▸ LESETEXT
****************************************
Seit dem 30.10. sind wir als Mitglieder des Schulelternbeirates, und viele zusätzlich als Klassenelternvertreter, genau wie die Schülervertreter, Lehrer und Mitglieder der Schulleitungen permanent damit beschäftigt, Regeln und Erläuterungen nachzulesen, uns diese selbst, dann anderen zu erklären, zu erläutern. Wir beruhigen, bitten um Geduld und versuchen, um Verständnis zu werben.
Die Vorbedingung, um Schulelternbeiratsmitglied zu werden, ist es, eigene Kinder auf der jeweiligen Schule zu haben. Das heißt, wir müssen das alles auch unseren eigenen Kindern erklären, mit diesen diskutieren, beruhigen, Masken besorgen usw.
Gegenüber anderen Eltern, die uns als Vertreter gewählt haben, müssen wir neben dem Erklären und Beruhigen auch „Rechenschaft ablegen“, müssen uns in Einzelfällen beschimpfen lassen – stellen uns aber auch vor die Schulleitung und die Lehrer unserer Schule.
Dass das alles nicht einfach ist, müssen wir Ihnen sicher nicht erklären.
Aber wir hätten gerne eine Erklärung, warum die Situation so ist, wie sie ist.
Im Frühjahr waren wir in einem sehr dynamischen Krisenmodus. Bereits im Februar beim Sturm „Sabine“, der dann doch weniger schlimm als befürchtet war, aber am Montagmorgen viele Busse und Bahnen lahmgelegt und Straßen blockiert hatte, hatte die Kommunikation von Ministerium und Schulbehörde mit Schulen und Öffentlichkeit am Freitag nicht wirklich funktioniert.
Als sich dann die Corona-Situation am 13. März so weit verschärft hatte, dass – entgegen anderer Aussagen zuvor – dann im Laufe des Nachmittags Entscheidungen zu generellen Schulschließungen getroffen werden mussten, konnte man die Versäumnisse und Fehler in der Kommunikation noch nachvollziehen. In den Folgewochen im Krisenmodus mit „Homeschooling“ haben sich alle in der Schulgemeinschaft angestrengt und bemüht, dann kamen an einzelnen Schulen Modelle mit halben Klassen im Präsenzunterricht, an anderen Schulen wurde wochenweise wechselnd unterrichtet.
Parallel haben viele Arbeitgeber reagiert, haben Homeoffice-Lösungen angeboten, Betreuungsprobleme pragmatisch gelöst, waren wir alle im „Krisenmodus“.
Zum Sommer hin die Entspannung, in den Schulen wurde nachgebessert, wurden Konzepte verbessert, Abläufe optimiert. Und aus dem Ministerium kam kurz vor Ende der Sommerferien das „Hygienekonzept für Schulen“ in seiner 5. überarbeiteten Fassung vom 17.08.2020.
****************************************
▸ BEREITGESTELLTE ANGABEN

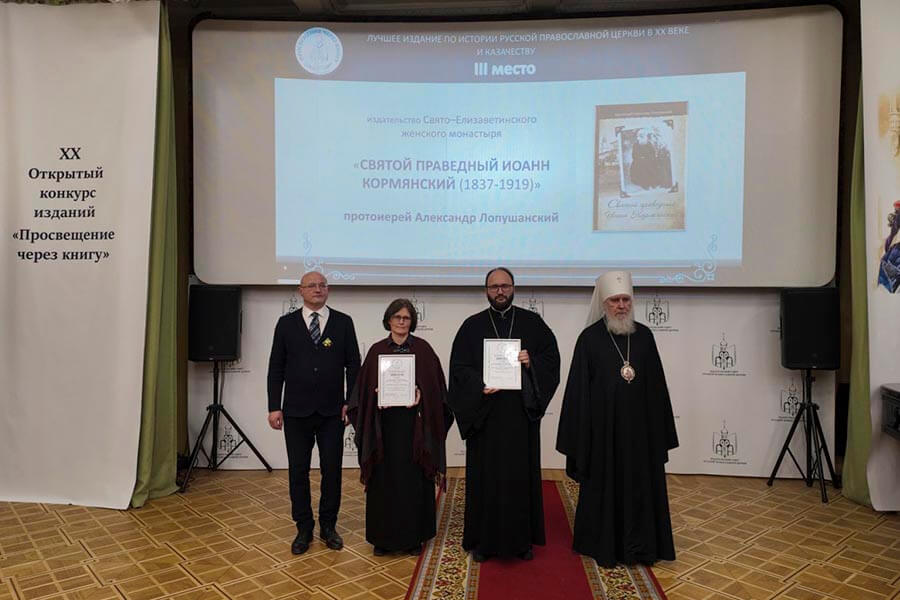 на конкурсе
****************************************
▸ ZU ERLEDIGENDE AUFGABEN
1. Zähle alle Gruppen auf, die der Lesetext über die Schulen in der Corona-Krise im Satz „Seit dem 30.10. …“ als ständig mit dem Nachlesen von Regeln beschäftigt nennt.
2. Setze den Lesetext über die Schulen in der Corona-Krise nach dem Satz zum „Hygienekonzept für Schulen“ fort.
Für die Bearbeitung sind die Zeilen ohne Bedeutung.

▸ LÖSUNGEN JE AUFGABE
1.
- Mitglieder des Schulelternbeirates
- Klassenelternvertreter
- Schülervertreter
- Lehrer
- Mitglieder der Schulleitungen

2.
Es kam spät, aber es kam. Eltern konnten sich auf die dort genannten Szenarien im Stufenmodell einstellen, konnten mit Arbeitgebern, Kollegen, innerhalb der Familie und mit ihren Kindern Regelungen und Absprachen treffen.
Die Bundes- und Landesregierung haben mehrfach viel Geld zu Verfügung gestellt für Vertretungslehrer, für bessere digitale Vernetzung, für mehr Endgeräte, zuletzt für Lüftungsgeräte, wo dies notwendig sei.
Viele Familien haben selbst nachgebessert, haben ihre Internetbandbreiten erweitert, technisch aufgerüstet – gerade Familien mit mehreren Kindern haben parallel nutzbare Geräte angeschafft usw.
Und dann kam nach den Sommerferien in allen Bundesländern und zum Beginn der Herbstferien in Rheinland-Pfalz die erwartete und im o.g. Hygienekonzept bereits vorgesehene und bedachte „zweite Welle“ in Deutschland an.
Doch das „Konzept“ spielte und spielt plötzlich keine Rolle mehr. „Offenhalten um jeden Preis“ scheint die neue Devise. „Schulen seien kein Infektionstreiber“, so hört und liest man. Dennoch sollen Schüler ab der 5. Klasse den ganzen Tag mit Maske in der Schule sitzen. In ausgekühlten Räumen mit vielen weiteren Einschränkungen.
Die Schülerbeförderung findet immer noch in meist überfüllten Bussen und Bahnen statt, weil das Buspoolkonzept vor allem auf dem Papier existiert, Busse und Busfahrer landesweit da zu sein scheinen, aber leider oft nicht dort, wo sie gebraucht werden.
Eltern und Schüler finden oft in ihrer Verzweiflung vermeintliche „Hilfe“ im Internet. Dort gibt es Hinweise auf angebliche Datenschutzverstöße bei der Attestpflicht zur Maskenbefreiung, Verweise auf bestehende berufsgenossenschaftliche Vorschriften und Arbeitsstättenrichtlinien – die ja aber dem Grunde nach nur für Lehrer gelten -, trotzdem meist nur „Empfehlungen“ sind und dann für Schüler allenfalls „grobe Anhalte“ darstellen. Das alles prüfen und hinterfragen und erklären wir Elternvertreter, oft parallel dazu die Lehrer und Schulleiter.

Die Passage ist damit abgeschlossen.